Terminus Babel de Mustapha Benfodil, je le sens comme un contre écrit pour signifier le silence de l’intimité scripturaire. Personnellement, je le prends comme un texte dont le personnage narrateur, un exemplaire d’un livre, un être mi-résigné mi-rebelle, ne maitrisant aucunement sa destinée, déclare sa vie atypique, hors classement et hors exemplarité. Il n’est exemplaire que par la forme de livre, du roman, qu’il représente. Sa propre vie, sa véritable vie est originale et ne ressemble à aucun autre exemplaire.
Terminus Babel est un texte où l’originalité de la fiction entre en écho avec la quintessence de la mise en forme. Cet écho prend racine dans cette prosopopée, magistralement mise en exergue par le truchement d’un exemplaire d’un livre (ktab), et se fait entendre comme voix narratrice d’une vie cheminant dans sa destinée entre le souhait d’une récupération et l’accomplissement d’une sortie hors inventaire.
Terminus Babel est aussi un livre qui parle de lui-même et… de son auteur. La relation y est inversée : l’auteur peut mentir, pas son livre, semble dire Mustapha Benfodil. Car l’exemplaire d’un livre a aussi une vie que l’auteur n’a pas décidée. Ce qui est certain, c’est ce que je retiens en tant que lecteur, c’est que Benfodil fait d’un exemplaire de livre un personnage central… une voix narratrice… un témoin d’une situation et… surtout un lanceur d’alerte. En somme, une prosopopée. C’est-à-dire une voix, mais aussi une posture, autant dire une justesse car elle est une voix des sans voix (pour ceux et celles qui veulent voir plus profondément cela, ils peuvent consulter ce que Bruno Clément développe sur cette question, notamment son livre La voix verticale. Essai sur la prosopopée (Belin, 2013)).
La prosopopée est voix. La voix est personnage. Le personnage, devenu narrateur, raconte les autres personnages, à commencer par l’auteur, l’écrivain, du roman. Quelle prouesse ! Et le texte se raconte… devient parfois métatexte. La prosopopée prend forme de soliloques, parfois intimes, parfois déclaratifs, d’un être (oui : un exemplaire d’un livre est un être), un être unique. Son unicité est dans son a-typicité définie dans sa relation avec les mains qui l’ont touché et manipulé ses pages et sa couverture. Le fil des soliloques est entrecoupé par des dialogues entre livres-exemplaires confrontés au même risque de destin.

= Entrées répertoriées =
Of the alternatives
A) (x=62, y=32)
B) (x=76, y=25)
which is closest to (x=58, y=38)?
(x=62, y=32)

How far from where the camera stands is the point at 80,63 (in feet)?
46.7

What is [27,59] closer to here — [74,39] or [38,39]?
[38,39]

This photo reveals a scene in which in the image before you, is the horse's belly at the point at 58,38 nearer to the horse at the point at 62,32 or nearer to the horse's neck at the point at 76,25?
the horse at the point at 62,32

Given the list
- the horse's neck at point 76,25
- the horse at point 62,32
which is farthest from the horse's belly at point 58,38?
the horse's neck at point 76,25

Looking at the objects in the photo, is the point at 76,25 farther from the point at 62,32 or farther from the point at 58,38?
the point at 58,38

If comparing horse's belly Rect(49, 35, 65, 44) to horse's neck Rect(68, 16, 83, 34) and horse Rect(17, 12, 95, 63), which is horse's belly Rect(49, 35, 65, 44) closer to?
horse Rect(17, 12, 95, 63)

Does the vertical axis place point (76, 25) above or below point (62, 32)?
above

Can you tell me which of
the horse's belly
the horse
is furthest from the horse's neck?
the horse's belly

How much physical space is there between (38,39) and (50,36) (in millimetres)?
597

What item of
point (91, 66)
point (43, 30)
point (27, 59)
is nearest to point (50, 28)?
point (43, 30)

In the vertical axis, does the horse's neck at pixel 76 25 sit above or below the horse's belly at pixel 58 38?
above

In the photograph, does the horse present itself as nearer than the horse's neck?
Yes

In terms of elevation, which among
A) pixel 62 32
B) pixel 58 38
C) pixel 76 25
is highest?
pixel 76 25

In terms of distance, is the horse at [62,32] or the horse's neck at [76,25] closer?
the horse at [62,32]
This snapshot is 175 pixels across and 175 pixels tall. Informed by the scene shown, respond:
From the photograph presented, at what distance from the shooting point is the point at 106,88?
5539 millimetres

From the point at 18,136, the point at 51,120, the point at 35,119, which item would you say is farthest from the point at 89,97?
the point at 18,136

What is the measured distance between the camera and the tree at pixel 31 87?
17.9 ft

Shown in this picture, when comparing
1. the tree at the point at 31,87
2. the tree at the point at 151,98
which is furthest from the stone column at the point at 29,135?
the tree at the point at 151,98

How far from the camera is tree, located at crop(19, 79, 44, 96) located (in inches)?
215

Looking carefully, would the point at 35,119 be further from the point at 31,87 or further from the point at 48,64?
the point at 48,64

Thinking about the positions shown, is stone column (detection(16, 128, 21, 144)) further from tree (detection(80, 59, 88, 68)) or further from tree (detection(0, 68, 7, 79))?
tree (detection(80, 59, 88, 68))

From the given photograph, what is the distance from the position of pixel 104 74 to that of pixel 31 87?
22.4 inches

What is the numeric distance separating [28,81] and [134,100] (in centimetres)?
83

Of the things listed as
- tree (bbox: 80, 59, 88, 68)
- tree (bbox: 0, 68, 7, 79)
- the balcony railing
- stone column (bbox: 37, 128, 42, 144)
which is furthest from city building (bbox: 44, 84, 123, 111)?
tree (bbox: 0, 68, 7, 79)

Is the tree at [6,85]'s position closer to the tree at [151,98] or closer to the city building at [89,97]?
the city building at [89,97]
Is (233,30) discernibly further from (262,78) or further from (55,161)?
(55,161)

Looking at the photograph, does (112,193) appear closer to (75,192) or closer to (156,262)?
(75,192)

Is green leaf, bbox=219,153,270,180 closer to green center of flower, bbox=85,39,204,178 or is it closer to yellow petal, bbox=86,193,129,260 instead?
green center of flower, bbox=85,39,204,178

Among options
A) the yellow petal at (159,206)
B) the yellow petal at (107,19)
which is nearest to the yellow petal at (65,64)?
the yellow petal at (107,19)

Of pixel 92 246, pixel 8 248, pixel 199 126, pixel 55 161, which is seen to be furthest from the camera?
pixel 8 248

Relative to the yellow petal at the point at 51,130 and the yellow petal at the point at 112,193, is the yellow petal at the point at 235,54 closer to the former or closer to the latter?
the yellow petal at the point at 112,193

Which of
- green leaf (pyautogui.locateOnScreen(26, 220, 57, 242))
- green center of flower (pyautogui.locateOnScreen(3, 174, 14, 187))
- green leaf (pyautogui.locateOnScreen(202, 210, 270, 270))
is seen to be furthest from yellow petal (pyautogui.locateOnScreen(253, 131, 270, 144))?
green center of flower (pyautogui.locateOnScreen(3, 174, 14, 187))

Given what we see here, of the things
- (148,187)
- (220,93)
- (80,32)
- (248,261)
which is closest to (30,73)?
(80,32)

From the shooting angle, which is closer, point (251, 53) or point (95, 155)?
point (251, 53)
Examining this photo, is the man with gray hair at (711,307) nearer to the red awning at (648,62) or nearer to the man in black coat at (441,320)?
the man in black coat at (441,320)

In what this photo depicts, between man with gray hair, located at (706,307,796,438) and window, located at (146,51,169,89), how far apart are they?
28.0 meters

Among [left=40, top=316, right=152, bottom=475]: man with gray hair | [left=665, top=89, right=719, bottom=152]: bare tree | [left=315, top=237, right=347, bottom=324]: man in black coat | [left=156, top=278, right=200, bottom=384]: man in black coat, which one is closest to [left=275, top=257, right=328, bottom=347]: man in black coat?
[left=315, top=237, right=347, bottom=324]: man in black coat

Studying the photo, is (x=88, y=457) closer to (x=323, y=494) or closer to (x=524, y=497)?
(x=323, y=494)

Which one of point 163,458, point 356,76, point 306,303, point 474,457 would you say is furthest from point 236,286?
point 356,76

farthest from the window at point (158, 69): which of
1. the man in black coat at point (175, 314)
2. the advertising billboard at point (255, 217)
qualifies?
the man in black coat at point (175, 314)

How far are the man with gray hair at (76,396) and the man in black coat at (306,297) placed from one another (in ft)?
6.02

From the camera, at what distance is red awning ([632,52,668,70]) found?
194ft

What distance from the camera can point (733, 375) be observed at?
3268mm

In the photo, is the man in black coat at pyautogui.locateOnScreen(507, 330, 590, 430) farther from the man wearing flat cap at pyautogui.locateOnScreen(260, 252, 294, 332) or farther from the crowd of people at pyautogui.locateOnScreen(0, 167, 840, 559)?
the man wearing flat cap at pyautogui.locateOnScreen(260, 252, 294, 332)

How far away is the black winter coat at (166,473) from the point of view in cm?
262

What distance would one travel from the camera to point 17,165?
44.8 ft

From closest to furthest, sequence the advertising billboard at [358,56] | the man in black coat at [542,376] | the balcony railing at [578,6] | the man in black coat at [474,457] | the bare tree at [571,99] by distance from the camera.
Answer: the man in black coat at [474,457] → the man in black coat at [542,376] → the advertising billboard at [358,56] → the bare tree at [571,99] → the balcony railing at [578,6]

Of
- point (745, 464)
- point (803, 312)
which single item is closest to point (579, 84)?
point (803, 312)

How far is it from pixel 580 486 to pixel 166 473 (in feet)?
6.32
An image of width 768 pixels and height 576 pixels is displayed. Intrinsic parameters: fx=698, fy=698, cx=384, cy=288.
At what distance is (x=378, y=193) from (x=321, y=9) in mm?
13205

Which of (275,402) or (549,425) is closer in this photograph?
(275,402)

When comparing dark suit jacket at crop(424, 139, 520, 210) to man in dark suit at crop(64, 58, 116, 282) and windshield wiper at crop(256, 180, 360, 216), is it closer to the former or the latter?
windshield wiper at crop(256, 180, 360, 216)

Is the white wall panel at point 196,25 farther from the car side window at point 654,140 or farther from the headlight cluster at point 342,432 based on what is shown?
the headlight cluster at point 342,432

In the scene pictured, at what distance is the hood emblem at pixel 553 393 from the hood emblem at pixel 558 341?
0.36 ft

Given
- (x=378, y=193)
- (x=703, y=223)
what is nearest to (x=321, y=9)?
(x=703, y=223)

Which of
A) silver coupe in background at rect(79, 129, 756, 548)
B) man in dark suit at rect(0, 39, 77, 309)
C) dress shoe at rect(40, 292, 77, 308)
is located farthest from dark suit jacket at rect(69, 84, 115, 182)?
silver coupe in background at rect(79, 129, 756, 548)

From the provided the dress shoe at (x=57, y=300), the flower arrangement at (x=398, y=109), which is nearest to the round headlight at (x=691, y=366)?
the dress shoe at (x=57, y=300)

= Travail écrit =
Recopiez sans aucune modification le passage sur Terminus Babel, en partant de « Terminus Babel est un » et en allant jusqu'à « sortie hors inventaire. ».

= Exercice terminé =
Terminus Babel est un texte où l’originalité de la fiction entre en écho avec la quintessence de la mise en forme. Cet écho prend racine dans cette prosopopée, magistralement mise en exergue par le truchement d’un exemplaire d’un livre (ktab), et se fait entendre comme voix narratrice d’une vie cheminant dans sa destinée entre le souhait d’une récupération et l’accomplissement d’une sortie hors inventaire.